Brano citato:
Se pensavate che la parola 1917 volesse indicare una data
epica, particolarmente amata in un luogo di marxisti inveterati come
Carmilla, ebbene vi siete sbagliati. Il 1917 di cui tratto è l’omonimo
film di Sam Mendes, che con la Rivoluzione d’Ottobre non c’entra nulla, se non il contesto, la Grande Guerra,
nel quale milioni di soldati hanno vissuto lo scempio della guerra
imperialista e non pochi hanno accarezzato l’idea di una rivoluzione
sociale con due semplici parole “pace” e “pane”.
Ma attenzione, non si va a vedere 1917, come se si andasse a vedere Salvate il soldato Ryan di Steven Spielberg, che come Fury di David Ayer, mostra le atrocità della guerra ma sempre con una vena di retorica patriottica. E neppure il più realistico Dunkerque di Chistopher Nolan. In 1917
di patria non ce ne è. E non c’è neppure alcuna mitologia dell’eroe,
anche se l’eroe c’è, ma non per una bandiera bensì per evitare una
carneficina e per un debito d’onore verso un amico.

Consegne:
1: Trascrivi dal brano sul film 1917 la parte che si apre con le parole "Ma attenzione, non" e si chiude con "verso un amico.".
2: Spiega in una o due frasi per quali ragioni, secondo il brano sul film 1917, l'eroe del film agisce.
3: Prosegui il brano sul film 1917 a partire dalla sua ultima frase.
Il materiale riportato di seguito proviene da una fonte diversa.

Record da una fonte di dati

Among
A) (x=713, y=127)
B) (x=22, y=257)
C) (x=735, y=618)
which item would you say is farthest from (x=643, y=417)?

Soluzioni degli esercizi:
1:
Ma attenzione, non si va a vedere 1917, come se si andasse a vedere Salvate il soldato Ryan di Steven Spielberg, che come Fury di David Ayer, mostra le atrocità della guerra ma sempre con una vena di retorica patriottica. E neppure il più realistico Dunkerque di Chistopher Nolan. In 1917
di patria non ce ne è. E non c’è neppure alcuna mitologia dell’eroe,
anche se l’eroe c’è, ma non per una bandiera bensì per evitare una
carneficina e per un debito d’onore verso un amico.

2: L'eroe di 1917 non agisce per una bandiera. Agisce per evitare una carneficina e per un debito d'onore verso un amico.

3:
Insomma, 1917, se ha vinto tra statuette nella notte degli
Oscar: miglior sonoro, migliore fotografia e migliori effetti speciali
una ragione c’è. E aveva ben dieci nomination, compreso quella come
miglior film. È una pellicola cruda, reale, che non lascia nulla a
un’estetica dell’orrore, ma è semplicemente orrore. Ma è anche e
soprattutto la storia di un’amicizia difesa oltre l’impossibile.
La struttura narrativa lo colloca nel sottogenere del war road movie come Fury,
una storia itinerante fatta di suspence, atrocità e momenti di poesia,
senza nulla concedere agli espedienti enfatici anche quando gli incontri
casuali potrebbero farli emergere con facilità. Per questo 1917
è un racconto della realtà per quella che è. E non è un caso che il
film si basi su una storia realmente accaduta, appunto nell’aprile del
1917: quella dei racconti di guerra del nonno del regista Alfred Hubert Mendes, che aveva combattuto per due anni sul fronte francese nella 1st Rifle Brigade.
Qui la guerra è la Grande Guerra, dove i soldati cadevano come mosche
nella folle corsa ordinata da ufficiali dementi agli ordini a loro
volta da comandi ancora più dementi, falciati dalle mitragliatrici,
fatti a pezzi dall’artiglieria avversa. A tratti emerge il crudele
tritacarne visto ne Gli anni spezzati, di un altro grande regista, Peter Weir.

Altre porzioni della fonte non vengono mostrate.